--- begin The records ---
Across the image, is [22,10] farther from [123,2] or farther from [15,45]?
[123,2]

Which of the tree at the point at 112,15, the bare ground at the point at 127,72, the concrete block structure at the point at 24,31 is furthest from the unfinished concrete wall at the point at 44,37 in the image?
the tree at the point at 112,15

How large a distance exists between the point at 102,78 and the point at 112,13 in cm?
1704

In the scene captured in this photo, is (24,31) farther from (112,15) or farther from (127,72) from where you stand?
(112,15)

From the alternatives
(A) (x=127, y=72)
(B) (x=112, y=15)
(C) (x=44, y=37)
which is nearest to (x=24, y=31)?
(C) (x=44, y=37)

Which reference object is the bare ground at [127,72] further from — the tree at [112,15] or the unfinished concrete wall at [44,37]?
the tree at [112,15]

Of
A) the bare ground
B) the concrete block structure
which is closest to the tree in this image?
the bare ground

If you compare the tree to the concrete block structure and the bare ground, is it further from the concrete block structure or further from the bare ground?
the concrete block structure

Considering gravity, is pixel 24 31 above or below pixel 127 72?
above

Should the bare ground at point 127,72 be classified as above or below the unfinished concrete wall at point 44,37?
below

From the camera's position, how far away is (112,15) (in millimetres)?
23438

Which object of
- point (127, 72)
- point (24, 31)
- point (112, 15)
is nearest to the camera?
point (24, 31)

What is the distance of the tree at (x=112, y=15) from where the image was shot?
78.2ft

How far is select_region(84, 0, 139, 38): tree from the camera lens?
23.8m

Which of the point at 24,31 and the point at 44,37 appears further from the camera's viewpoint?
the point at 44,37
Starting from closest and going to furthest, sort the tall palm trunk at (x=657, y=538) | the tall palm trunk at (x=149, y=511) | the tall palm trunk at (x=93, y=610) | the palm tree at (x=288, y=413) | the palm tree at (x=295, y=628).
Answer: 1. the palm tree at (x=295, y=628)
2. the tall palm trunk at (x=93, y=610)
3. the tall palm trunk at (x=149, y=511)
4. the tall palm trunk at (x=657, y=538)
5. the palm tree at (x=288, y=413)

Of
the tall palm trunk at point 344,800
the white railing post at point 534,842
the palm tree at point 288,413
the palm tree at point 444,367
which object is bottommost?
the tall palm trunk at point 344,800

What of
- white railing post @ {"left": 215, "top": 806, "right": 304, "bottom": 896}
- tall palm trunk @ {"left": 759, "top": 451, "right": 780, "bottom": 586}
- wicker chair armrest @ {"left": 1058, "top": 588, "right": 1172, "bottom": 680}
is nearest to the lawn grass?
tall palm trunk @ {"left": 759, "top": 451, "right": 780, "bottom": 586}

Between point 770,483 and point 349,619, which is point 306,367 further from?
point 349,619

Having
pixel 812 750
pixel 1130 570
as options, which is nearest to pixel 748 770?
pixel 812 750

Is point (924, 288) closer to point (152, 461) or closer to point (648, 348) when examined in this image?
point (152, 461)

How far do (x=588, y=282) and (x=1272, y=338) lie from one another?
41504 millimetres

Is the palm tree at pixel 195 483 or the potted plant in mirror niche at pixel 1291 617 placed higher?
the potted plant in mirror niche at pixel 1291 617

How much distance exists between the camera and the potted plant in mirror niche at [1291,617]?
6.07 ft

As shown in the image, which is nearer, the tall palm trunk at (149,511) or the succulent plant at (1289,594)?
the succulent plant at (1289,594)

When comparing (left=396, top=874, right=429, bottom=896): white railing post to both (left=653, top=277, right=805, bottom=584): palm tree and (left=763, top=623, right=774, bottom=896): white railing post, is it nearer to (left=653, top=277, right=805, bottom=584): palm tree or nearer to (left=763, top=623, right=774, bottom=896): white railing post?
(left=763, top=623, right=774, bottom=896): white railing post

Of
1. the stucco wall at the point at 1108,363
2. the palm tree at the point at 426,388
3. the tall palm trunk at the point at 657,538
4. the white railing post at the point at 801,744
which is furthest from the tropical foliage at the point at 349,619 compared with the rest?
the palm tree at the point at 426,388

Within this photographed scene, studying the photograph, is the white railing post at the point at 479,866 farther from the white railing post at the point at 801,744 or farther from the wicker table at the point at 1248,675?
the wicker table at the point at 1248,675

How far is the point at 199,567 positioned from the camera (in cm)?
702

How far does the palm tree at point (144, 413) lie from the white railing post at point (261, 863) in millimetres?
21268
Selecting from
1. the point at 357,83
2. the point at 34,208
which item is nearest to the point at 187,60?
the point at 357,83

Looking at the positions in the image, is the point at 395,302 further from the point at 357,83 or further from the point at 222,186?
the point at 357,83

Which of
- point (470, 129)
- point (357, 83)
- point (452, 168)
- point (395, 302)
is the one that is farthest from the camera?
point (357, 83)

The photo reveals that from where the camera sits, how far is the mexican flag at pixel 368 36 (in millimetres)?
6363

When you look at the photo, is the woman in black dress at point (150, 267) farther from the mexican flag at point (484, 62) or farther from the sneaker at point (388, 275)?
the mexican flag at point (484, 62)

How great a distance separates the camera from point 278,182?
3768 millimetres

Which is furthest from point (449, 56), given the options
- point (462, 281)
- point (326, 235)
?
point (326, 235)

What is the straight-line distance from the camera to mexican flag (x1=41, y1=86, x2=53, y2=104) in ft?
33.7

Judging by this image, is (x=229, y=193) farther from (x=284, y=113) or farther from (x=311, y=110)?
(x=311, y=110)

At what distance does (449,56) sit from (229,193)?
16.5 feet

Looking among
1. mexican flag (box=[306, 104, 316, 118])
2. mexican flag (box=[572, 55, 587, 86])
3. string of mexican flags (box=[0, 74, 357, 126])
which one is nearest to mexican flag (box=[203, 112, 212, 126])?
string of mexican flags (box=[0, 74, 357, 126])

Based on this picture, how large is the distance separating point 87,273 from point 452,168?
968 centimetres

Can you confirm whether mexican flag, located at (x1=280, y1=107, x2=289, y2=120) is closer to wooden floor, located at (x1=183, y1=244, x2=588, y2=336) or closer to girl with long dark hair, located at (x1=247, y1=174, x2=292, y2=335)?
--- end The records ---
» **Work to complete**
Can you update the listing above by changing every "unfinished concrete wall" to "half-built concrete wall" and keeping everything else the same?

» **Answer for this exercise**
Across the image, is [22,10] farther from [123,2] or farther from [15,45]?
[123,2]

Which of the tree at the point at 112,15, the bare ground at the point at 127,72, the concrete block structure at the point at 24,31 is furthest from the half-built concrete wall at the point at 44,37 in the image?
the tree at the point at 112,15

How large a distance exists between the point at 102,78 and the point at 112,13 in cm?
1704

In the scene captured in this photo, is (24,31) farther from (112,15) or farther from (127,72) from where you stand?
(112,15)

From the alternatives
(A) (x=127, y=72)
(B) (x=112, y=15)
(C) (x=44, y=37)
which is nearest to (x=24, y=31)?
(C) (x=44, y=37)

Which reference object is the bare ground at [127,72] further from — the tree at [112,15] or the half-built concrete wall at [44,37]?
the tree at [112,15]

Of
A) the bare ground
B) the concrete block structure
which is closest to the tree in this image?
the bare ground

If you compare the tree to the concrete block structure and the bare ground, is it further from the concrete block structure or further from the bare ground?
the concrete block structure

Considering gravity, is pixel 24 31 above or below pixel 127 72?
above

Should the bare ground at point 127,72 be classified as above or below the half-built concrete wall at point 44,37?
below

From the camera's position, how far away is (112,15) (in millimetres)?
23438

Which object of
- point (127, 72)
- point (24, 31)
- point (112, 15)
is nearest to the camera?
point (24, 31)

What is the distance of the tree at (x=112, y=15) from where the image was shot?
78.2ft

How far is select_region(84, 0, 139, 38): tree from the camera lens?
23.8m

Which of the point at 24,31 and the point at 44,37 appears further from the camera's viewpoint?
the point at 44,37
Starting from closest and going to furthest, sort the tall palm trunk at (x=657, y=538) | the tall palm trunk at (x=149, y=511) | the tall palm trunk at (x=93, y=610) | the palm tree at (x=288, y=413) | the palm tree at (x=295, y=628).
Answer: 1. the palm tree at (x=295, y=628)
2. the tall palm trunk at (x=93, y=610)
3. the tall palm trunk at (x=149, y=511)
4. the tall palm trunk at (x=657, y=538)
5. the palm tree at (x=288, y=413)

Of
the tall palm trunk at point 344,800
the white railing post at point 534,842
the palm tree at point 288,413
the palm tree at point 444,367
which object is bottommost?
the tall palm trunk at point 344,800

What of
- white railing post @ {"left": 215, "top": 806, "right": 304, "bottom": 896}
- tall palm trunk @ {"left": 759, "top": 451, "right": 780, "bottom": 586}
- wicker chair armrest @ {"left": 1058, "top": 588, "right": 1172, "bottom": 680}
is nearest to the lawn grass?
tall palm trunk @ {"left": 759, "top": 451, "right": 780, "bottom": 586}

Between point 770,483 and point 349,619, which is point 306,367 further from?
point 349,619

Having
pixel 812 750
pixel 1130 570
as options, which is nearest to pixel 748 770?
pixel 812 750

Is point (924, 288) closer to point (152, 461) or closer to point (648, 348) when examined in this image?
point (152, 461)

How far do (x=588, y=282) and (x=1272, y=338) lie from one another?
41504 millimetres

Is the palm tree at pixel 195 483 or the potted plant in mirror niche at pixel 1291 617 placed higher?
the potted plant in mirror niche at pixel 1291 617

How much distance exists between the camera and the potted plant in mirror niche at [1291,617]?
6.07 ft

As shown in the image, which is nearer, the tall palm trunk at (149,511) or the succulent plant at (1289,594)?
the succulent plant at (1289,594)

When comparing (left=396, top=874, right=429, bottom=896): white railing post to both (left=653, top=277, right=805, bottom=584): palm tree and (left=763, top=623, right=774, bottom=896): white railing post, is it nearer to (left=653, top=277, right=805, bottom=584): palm tree or nearer to (left=763, top=623, right=774, bottom=896): white railing post?
(left=763, top=623, right=774, bottom=896): white railing post

Of
1. the stucco wall at the point at 1108,363
2. the palm tree at the point at 426,388
3. the tall palm trunk at the point at 657,538
4. the white railing post at the point at 801,744
which is furthest from the tropical foliage at the point at 349,619 compared with the rest?
the palm tree at the point at 426,388

Within this photographed scene, studying the photograph, is the white railing post at the point at 479,866 farther from the white railing post at the point at 801,744 or farther from the wicker table at the point at 1248,675?
the wicker table at the point at 1248,675

How far is the point at 199,567 positioned from the camera (in cm)?
702

How far does the palm tree at point (144, 413) lie from the white railing post at point (261, 863) in millimetres?
21268
Selecting from
1. the point at 357,83
2. the point at 34,208
which item is nearest to the point at 187,60?
the point at 357,83

Looking at the positions in the image, is the point at 395,302 further from the point at 357,83 or further from the point at 222,186?
the point at 357,83

Which of
- point (470, 129)
- point (357, 83)
- point (452, 168)
- point (395, 302)
is the one that is farthest from the camera?
point (357, 83)

The photo reveals that from where the camera sits, how far is the mexican flag at pixel 368 36 (in millimetres)?
6363

When you look at the photo, is the woman in black dress at point (150, 267) farther from the mexican flag at point (484, 62) or farther from the sneaker at point (388, 275)?
the mexican flag at point (484, 62)

How great a distance separates the camera from point 278,182?
3768 millimetres

Which is furthest from point (449, 56), given the options
- point (462, 281)
- point (326, 235)
?
point (326, 235)

What is the straight-line distance from the camera to mexican flag (x1=41, y1=86, x2=53, y2=104) in ft?
33.7

Judging by this image, is (x=229, y=193) farther from (x=284, y=113) or farther from (x=311, y=110)?
(x=311, y=110)

At what distance does (449,56) sit from (229,193)?
16.5 feet

Looking among
1. mexican flag (box=[306, 104, 316, 118])
2. mexican flag (box=[572, 55, 587, 86])
3. string of mexican flags (box=[0, 74, 357, 126])
which one is nearest to mexican flag (box=[203, 112, 212, 126])?
string of mexican flags (box=[0, 74, 357, 126])

Based on this picture, how large is the distance separating point 87,273 from point 452,168?
968 centimetres

Can you confirm whether mexican flag, located at (x1=280, y1=107, x2=289, y2=120) is closer to wooden floor, located at (x1=183, y1=244, x2=588, y2=336) or closer to girl with long dark hair, located at (x1=247, y1=174, x2=292, y2=335)?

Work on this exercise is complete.